Create a FastAPI deployment, and initialize the model and the tokenizer in the
constructor:

```{literalinclude} ../doc_code/streaming_tutorial.py
:language: python
:start-after: __batchbot_constructor_start__
:end-before: __batchbot_constructor_end__
```

Unlike `Textbot` and `Chatbot`, the `Batchbot` constructor also sets a `pad_token`. This token needs to be set to batch prompts with different lengths.

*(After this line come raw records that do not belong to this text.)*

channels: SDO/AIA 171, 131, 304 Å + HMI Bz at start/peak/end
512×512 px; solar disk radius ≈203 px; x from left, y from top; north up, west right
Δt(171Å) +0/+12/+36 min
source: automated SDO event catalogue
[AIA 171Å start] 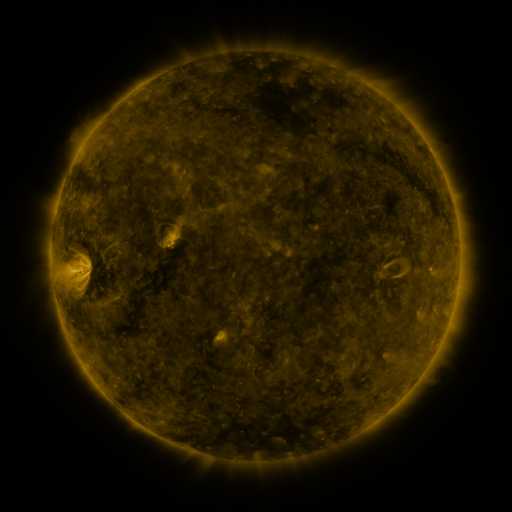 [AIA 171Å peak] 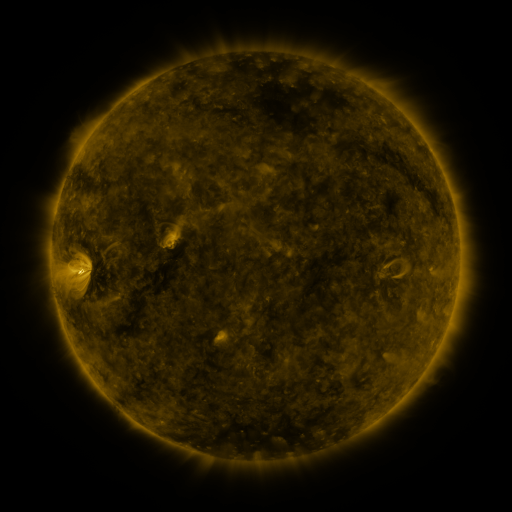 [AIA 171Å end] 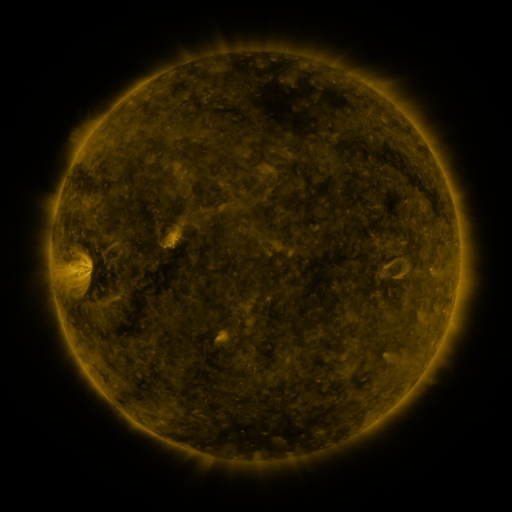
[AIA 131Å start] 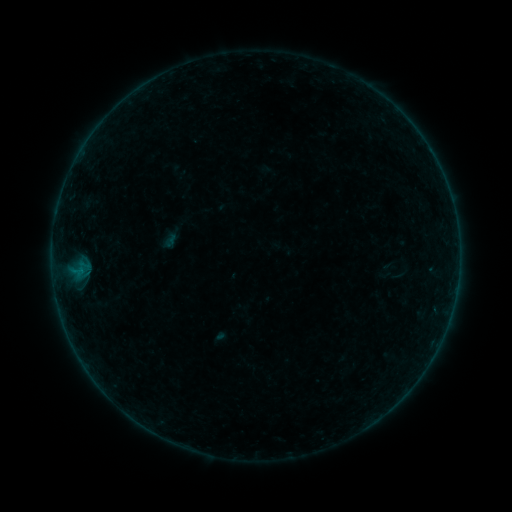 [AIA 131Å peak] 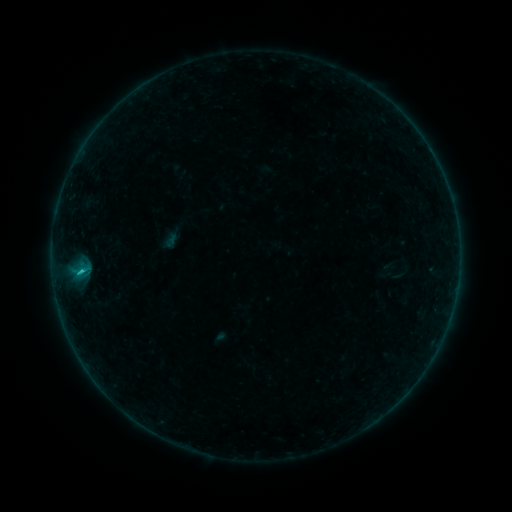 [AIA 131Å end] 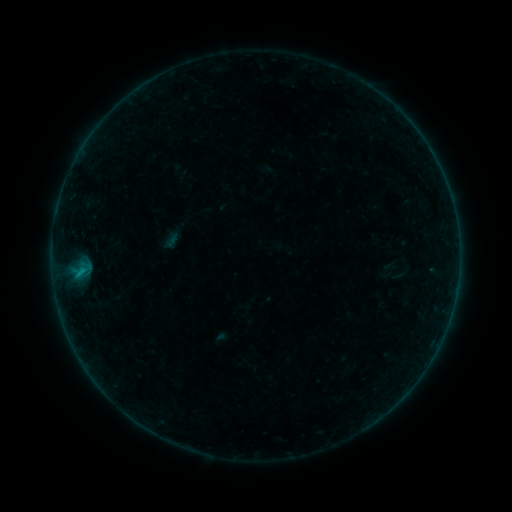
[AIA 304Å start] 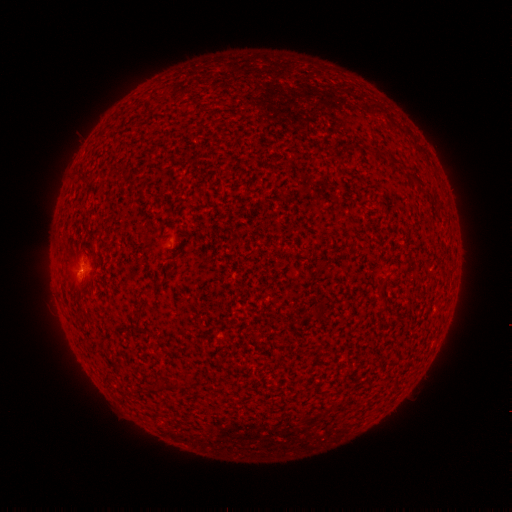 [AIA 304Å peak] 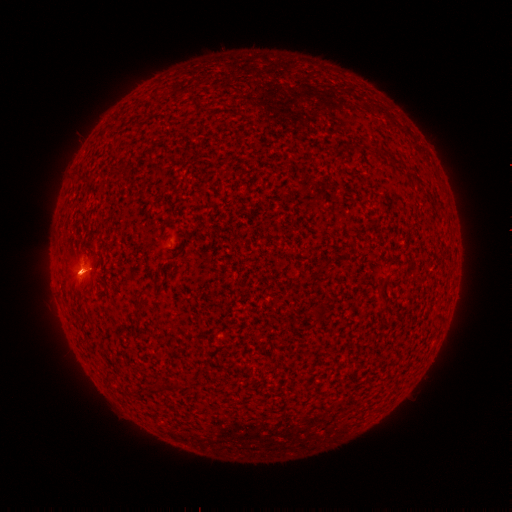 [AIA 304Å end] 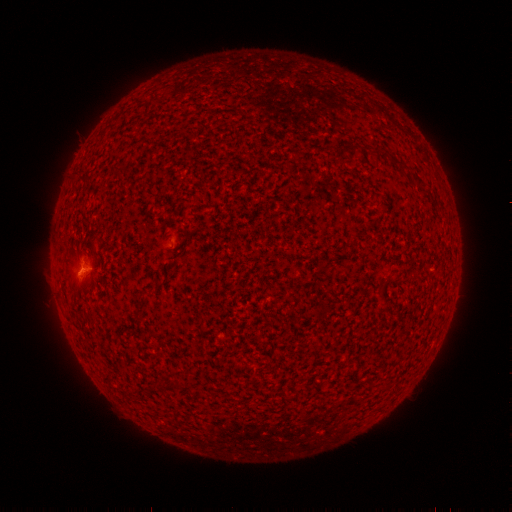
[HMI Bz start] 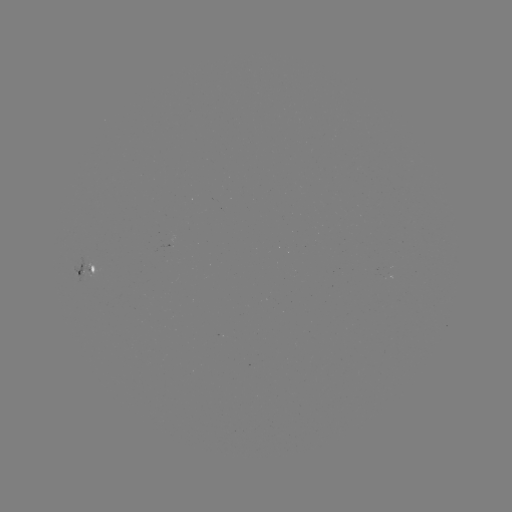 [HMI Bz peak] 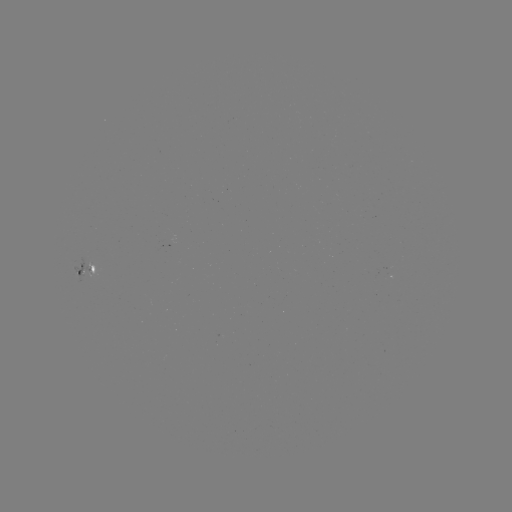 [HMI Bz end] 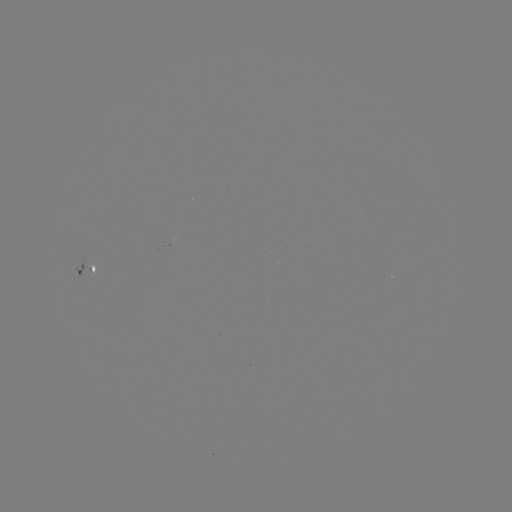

Add the following logic to handle requests sent to the `Batchbot`:

```{literalinclude} ../doc_code/streaming_tutorial.py
:language: python
:start-after: __batchbot_logic_start__
:end-before: __batchbot_logic_end__
```

`Batchbot` uses four methods to handle requests:

* `handle_request`: the entrypoint method. This method simply takes in the request's prompt and calls the `run_model` method on it. `run_model` is a generator method that also handles batching the requests. `handle_request` passes `run_model` into a Starlette `StreamingResponse` and returns the response, so generated tokens can be streamed back to the client.
* `run_model`: a generator method that performs batching. Since `run_model` is decorated with `@serve.batch`, it automatically takes in a batch of prompts. See the [batching guide](serve-batch-tutorial) for more info. `run_model` creates a `RawStreamer` to access the generated tokens. It calls `generate_text` in a background thread, and passes in the `prompts` and the `streamer`, similar to the `Textbot`. Then it iterates through the `consume_streamer` generator, repeatedly yielding a batch of tokens generated by the model.
* `generate_text`: the method that runs the model. It's mostly the same as `generate_text` in `Textbot`, with two differences. First, it takes in and processes a batch of prompts instead of a single prompt. Second, it sets `padding=True`, so prompts with different lengths can be batched together.
* `consume_streamer`: a generator method that consumes the streamer constructed by `handle_request`. It's mostly the same as `consume_streamer` in `Textbot`, with one difference. It uses the `tokenizer` to decode the generated tokens. Usually, this is handled by the HuggingFace streamer. Since this implementation uses the custom `RawStreamer`, `consume_streamer` must handle the decoding.

:::{tip}
Some inputs within a batch may generate fewer outputs than others. When a particular input has nothing left to yield, pass a `StopIteration` object into the output iterable to terminate that input's request. See [this section](serve-streaming-batched-requests-guide) for more info.
:::

Bind the `Batchbot` to a language model. For this tutorial, use the `"microsoft/DialoGPT-small"` model:

```{literalinclude} ../doc_code/streaming_tutorial.py
:language: python
:start-after: __batchbot_bind_start__
:end-before: __batchbot_bind_end__
```

Run the model with `serve run batchbot:app`. Query it from two other terminal windows with this script:

```{literalinclude} ../doc_code/streaming_tutorial.py
:language: python
:start-after: __stream_client_start__
:end-before: __stream_client_end__
```

You should see the output printed token by token in both windows.